Tips to take home more
- Max out pre-tax benefits first. Health insurance, HSA, and FSA dollars reduce both your federal tax and FICA — that's a roughly 22–28% discount on those expenses for most people.
- A 401(k) is real money, not a deduction. A 5% contribution on $60k is $3,000 the IRS doesn't see right now. You're not losing it — you're moving it.
- Check your W-4 if your refund or bill is large. A big refund means you overpaid all year; a big bill means you underpaid. Either way, the IRS withholding estimator at irs.gov/W4App helps fix it.
- Track the Social Security cap. If you'll cross $184,500 this year, your last few checks will be noticeably bigger for SS. (Medicare and SDI keep going on every dollar.)
- Live in Wisconsin, work remotely for an out-of-state employer? Wisconsin taxes residents on all income regardless of where it's earned. Check your paystub — out-of-state employers don't always withhold Wisconsin tax correctly.
Frequently asked questions
What is Wisconsin's state income tax rate in 2026?
Wisconsin uses a 4-bracket progressive income tax for TY2026 with rates of 3.5%, 4.4%, 5.3%, and 7.65%. Act 15 (signed July 3, 2025) significantly widened the 4.4% bracket — for single filers, it now runs to $50,480 (was $29,370). The top 7.65% rate applies only to income above $315,310 single / $420,420 MFJ.

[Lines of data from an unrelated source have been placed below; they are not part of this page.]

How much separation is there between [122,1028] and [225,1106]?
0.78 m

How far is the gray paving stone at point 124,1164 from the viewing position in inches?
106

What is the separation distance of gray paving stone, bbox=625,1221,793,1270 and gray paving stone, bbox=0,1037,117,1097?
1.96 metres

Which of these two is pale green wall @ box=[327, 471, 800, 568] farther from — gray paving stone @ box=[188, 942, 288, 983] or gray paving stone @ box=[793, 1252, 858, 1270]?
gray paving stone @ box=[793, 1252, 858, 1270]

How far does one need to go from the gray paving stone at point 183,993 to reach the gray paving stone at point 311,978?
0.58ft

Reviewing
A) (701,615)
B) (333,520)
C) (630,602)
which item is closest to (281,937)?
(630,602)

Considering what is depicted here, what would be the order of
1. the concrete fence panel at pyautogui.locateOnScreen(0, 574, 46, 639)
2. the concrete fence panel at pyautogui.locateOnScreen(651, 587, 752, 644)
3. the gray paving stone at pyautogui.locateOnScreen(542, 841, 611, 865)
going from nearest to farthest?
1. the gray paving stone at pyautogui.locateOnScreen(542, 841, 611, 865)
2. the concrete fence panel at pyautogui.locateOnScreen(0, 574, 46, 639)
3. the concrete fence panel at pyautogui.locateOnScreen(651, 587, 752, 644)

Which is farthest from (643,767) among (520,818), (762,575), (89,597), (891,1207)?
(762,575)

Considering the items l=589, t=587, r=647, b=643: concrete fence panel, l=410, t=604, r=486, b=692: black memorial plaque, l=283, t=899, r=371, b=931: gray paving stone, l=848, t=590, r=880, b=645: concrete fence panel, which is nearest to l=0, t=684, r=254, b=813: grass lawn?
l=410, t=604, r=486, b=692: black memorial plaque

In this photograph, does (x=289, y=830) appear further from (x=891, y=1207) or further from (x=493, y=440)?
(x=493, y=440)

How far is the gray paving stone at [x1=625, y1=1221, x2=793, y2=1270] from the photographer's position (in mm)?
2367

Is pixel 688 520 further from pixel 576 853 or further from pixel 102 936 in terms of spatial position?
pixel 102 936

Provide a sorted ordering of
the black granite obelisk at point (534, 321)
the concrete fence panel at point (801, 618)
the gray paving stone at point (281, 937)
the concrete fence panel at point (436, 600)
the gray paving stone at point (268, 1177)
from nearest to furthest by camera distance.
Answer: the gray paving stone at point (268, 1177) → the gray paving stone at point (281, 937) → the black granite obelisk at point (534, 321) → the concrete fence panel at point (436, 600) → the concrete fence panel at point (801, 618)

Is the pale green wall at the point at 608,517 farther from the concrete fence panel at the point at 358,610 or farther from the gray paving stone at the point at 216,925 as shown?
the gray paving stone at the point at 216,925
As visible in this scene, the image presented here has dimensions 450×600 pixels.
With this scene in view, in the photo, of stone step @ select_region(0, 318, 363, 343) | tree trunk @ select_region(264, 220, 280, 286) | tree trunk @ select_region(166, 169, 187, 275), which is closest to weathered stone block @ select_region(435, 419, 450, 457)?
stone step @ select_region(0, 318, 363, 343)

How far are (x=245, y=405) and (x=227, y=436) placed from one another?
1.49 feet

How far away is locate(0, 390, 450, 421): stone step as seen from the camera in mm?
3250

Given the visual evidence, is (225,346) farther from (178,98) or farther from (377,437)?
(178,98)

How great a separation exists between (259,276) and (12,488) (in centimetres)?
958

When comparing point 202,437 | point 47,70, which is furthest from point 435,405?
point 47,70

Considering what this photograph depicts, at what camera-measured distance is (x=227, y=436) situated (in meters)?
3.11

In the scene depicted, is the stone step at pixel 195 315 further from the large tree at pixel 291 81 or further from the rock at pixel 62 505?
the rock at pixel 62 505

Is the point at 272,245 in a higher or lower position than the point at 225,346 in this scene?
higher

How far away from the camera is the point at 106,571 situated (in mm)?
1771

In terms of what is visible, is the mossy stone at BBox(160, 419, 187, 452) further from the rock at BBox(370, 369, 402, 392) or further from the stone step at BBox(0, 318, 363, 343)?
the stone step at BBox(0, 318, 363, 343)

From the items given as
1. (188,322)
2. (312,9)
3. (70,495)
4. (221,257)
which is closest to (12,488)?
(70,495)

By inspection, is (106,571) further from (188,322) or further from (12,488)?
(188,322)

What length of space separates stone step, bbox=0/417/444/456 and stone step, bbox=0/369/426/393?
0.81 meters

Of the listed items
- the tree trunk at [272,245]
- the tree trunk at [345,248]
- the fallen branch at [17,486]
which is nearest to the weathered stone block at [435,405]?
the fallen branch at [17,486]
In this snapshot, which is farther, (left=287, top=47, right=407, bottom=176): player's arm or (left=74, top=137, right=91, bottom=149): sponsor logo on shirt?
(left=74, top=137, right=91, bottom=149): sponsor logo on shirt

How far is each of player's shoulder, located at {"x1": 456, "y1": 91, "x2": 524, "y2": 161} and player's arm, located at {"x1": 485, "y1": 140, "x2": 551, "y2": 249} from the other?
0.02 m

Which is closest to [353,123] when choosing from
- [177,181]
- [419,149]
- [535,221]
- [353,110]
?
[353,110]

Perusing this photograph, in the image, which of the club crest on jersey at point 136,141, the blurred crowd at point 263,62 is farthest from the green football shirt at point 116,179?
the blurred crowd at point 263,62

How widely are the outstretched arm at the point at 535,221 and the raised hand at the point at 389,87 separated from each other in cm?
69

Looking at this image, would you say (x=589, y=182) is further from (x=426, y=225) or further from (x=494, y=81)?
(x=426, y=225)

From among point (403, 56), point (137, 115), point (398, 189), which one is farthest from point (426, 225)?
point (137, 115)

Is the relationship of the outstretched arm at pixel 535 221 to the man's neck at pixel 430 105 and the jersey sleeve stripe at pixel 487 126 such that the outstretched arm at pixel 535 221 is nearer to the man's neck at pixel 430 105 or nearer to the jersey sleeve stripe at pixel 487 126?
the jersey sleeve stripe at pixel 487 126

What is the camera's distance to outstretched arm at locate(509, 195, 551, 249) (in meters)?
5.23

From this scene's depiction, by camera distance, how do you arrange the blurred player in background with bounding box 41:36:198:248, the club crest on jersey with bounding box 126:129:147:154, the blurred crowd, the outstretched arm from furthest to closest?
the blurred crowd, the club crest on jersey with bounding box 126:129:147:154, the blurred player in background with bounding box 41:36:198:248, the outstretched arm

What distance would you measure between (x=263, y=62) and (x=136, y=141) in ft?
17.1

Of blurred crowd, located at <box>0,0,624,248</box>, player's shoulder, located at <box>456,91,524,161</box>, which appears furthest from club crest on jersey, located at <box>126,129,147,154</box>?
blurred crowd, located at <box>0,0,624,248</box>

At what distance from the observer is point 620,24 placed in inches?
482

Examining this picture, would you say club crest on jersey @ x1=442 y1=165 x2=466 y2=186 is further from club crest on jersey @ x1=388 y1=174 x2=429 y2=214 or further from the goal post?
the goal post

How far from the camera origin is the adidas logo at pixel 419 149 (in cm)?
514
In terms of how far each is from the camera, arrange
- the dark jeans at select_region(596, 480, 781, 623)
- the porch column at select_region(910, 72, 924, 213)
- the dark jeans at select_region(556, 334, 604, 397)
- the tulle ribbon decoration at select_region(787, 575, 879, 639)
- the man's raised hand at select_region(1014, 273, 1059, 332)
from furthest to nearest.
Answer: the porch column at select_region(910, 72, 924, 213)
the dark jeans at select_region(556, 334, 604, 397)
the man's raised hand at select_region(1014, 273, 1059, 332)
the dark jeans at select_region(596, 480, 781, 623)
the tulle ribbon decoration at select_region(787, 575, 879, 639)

How much of a $60,000 salary do you take home in Wisconsin?
A single filer earning $60,000 in Wisconsin with no pre-tax deductions takes home roughly $47,883 a year, or about $1,842 every two weeks. That's $5,020 federal, $4,590 FICA, and $2,507 Wisconsin state tax. The sliding-scale SD at this income level is about $1,636 (phased down from the $6,702 max). No local income tax in Wisconsin.
How does the sliding-scale standard deduction work?

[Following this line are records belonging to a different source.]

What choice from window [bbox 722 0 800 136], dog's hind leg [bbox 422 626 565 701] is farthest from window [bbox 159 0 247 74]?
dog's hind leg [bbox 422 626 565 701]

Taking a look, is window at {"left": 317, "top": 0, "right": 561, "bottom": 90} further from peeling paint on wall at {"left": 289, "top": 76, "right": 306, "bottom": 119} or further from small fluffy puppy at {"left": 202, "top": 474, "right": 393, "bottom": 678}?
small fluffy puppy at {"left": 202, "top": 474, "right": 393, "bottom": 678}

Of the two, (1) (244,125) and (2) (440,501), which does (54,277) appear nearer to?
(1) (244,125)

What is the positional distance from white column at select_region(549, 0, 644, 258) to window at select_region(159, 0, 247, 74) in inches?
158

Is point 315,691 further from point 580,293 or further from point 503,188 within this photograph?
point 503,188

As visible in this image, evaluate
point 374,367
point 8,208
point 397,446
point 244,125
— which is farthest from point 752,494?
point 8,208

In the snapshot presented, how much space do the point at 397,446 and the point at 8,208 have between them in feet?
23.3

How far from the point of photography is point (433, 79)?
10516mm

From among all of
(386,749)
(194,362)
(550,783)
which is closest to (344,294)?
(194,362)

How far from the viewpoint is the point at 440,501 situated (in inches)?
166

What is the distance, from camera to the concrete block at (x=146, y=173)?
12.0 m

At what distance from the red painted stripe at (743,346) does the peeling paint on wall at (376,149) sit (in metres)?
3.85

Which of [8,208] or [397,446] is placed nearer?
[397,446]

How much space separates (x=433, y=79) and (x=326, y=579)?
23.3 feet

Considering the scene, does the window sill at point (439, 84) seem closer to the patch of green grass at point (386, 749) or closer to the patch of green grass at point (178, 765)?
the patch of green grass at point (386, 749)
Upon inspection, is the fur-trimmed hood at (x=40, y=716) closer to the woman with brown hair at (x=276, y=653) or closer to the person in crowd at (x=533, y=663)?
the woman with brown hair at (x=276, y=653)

Wisconsin's SD shrinks as income rises. For 2026 withholding (TY2026 single): you get the full $6,702 if Wisconsin AGI is under $17,780; you get $0 if WAGI is $73,630 or more; in between, the SD = $6,702 - 12% × (WAGI - $17,780). Married filing jointly uses a different formula: max $9,461 phasing out from $25,727 to $73,032 at a 20% rate. The actual filing SD on Form 1 is higher than the withholding amount — so you typically get a small refund.
Does Madison or Milwaukee have a local income tax?

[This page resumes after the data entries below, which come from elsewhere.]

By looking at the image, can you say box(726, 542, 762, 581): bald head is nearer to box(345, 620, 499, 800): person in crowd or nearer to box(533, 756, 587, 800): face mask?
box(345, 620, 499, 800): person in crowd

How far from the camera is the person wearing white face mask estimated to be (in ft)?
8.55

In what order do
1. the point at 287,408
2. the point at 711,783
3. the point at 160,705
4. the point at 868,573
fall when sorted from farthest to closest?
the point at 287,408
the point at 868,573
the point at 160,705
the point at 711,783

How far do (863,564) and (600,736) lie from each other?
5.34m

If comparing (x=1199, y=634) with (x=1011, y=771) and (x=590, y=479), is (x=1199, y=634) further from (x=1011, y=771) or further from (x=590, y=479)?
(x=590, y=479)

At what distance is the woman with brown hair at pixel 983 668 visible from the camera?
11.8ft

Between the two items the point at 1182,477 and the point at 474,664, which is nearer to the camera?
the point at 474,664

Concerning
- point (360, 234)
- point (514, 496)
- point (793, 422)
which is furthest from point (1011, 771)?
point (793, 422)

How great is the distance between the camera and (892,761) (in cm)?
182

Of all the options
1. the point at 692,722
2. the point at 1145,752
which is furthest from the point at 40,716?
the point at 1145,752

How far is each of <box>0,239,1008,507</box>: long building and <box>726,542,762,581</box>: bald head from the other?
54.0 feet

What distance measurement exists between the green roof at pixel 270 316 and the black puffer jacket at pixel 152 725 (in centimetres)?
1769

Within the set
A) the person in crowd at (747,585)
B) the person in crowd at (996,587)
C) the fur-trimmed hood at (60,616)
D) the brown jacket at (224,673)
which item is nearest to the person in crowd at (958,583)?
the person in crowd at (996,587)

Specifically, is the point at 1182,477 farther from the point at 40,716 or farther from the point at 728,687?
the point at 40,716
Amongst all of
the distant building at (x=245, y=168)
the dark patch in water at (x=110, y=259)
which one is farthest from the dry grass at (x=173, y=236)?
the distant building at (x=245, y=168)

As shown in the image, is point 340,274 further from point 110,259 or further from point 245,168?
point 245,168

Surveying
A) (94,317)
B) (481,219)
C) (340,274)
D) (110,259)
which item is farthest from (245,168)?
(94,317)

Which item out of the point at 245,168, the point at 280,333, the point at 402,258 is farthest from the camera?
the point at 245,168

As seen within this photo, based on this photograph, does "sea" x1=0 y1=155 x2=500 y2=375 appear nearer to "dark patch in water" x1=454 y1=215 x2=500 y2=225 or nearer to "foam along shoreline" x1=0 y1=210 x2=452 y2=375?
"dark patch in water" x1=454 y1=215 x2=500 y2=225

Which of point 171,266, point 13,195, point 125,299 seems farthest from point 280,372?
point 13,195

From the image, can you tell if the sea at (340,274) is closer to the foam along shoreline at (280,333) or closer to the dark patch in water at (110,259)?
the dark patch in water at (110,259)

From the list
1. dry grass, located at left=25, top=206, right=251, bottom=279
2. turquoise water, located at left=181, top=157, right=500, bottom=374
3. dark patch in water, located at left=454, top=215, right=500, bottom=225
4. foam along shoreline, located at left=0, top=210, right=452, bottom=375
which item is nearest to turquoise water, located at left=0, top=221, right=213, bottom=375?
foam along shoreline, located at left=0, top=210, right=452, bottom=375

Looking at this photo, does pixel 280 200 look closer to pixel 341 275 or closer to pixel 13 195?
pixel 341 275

No. Wisconsin does NOT allow cities or counties to levy income taxes on wages. Madison, Milwaukee, Green Bay, Kenosha, Racine, Appleton, and every other Wisconsin municipality collect zero income tax. The state's 3.5-7.65% progressive rate is your total income tax burden.
Is retirement income taxed in Wisconsin?
Social Security is fully exempt. Wisconsin Retirement System (WRS) benefits are exempt. Military retirement pay is exempt. Private pension income and 401(k)/IRA distributions are generally taxable at Wisconsin's progressive rates. Wisconsin also offers a $5,000 retirement income deduction for filers age 65+ meeting income limits.